**Exercise task**
In the listing below, locate and copy out every line containing the string "cooktop". Case counts.

**Data provided**

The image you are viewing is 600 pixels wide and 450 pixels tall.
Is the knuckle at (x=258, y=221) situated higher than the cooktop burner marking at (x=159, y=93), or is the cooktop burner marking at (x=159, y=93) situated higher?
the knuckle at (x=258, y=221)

==

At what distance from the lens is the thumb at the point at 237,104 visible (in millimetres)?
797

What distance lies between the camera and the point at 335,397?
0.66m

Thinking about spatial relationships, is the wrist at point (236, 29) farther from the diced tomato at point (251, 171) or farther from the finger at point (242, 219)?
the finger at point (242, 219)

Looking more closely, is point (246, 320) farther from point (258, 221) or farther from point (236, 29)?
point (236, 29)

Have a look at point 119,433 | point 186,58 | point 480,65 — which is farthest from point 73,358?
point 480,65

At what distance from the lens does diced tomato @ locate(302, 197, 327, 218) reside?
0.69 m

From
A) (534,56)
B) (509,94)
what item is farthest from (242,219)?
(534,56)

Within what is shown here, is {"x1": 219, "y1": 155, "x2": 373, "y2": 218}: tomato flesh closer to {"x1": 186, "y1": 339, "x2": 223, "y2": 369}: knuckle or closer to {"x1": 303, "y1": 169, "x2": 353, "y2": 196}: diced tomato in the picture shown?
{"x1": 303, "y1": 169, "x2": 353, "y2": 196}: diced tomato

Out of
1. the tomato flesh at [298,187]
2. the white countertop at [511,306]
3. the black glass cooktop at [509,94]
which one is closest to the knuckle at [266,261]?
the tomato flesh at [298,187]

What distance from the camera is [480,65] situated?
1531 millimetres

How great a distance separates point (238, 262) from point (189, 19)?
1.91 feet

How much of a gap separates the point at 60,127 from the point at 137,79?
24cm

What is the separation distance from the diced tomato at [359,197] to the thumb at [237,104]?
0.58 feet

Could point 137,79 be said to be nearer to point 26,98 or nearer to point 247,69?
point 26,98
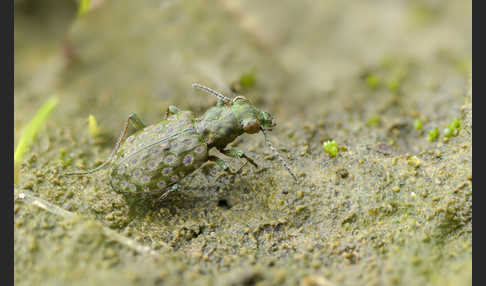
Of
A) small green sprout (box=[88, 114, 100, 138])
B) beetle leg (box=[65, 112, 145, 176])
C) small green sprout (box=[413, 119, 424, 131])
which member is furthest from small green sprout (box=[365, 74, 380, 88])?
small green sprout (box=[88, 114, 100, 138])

**Finished task**
Is the knuckle at (x=258, y=221) situated higher than the cooktop burner marking at (x=159, y=93), or is the cooktop burner marking at (x=159, y=93) situated higher?
3. the black glass cooktop at [509,94]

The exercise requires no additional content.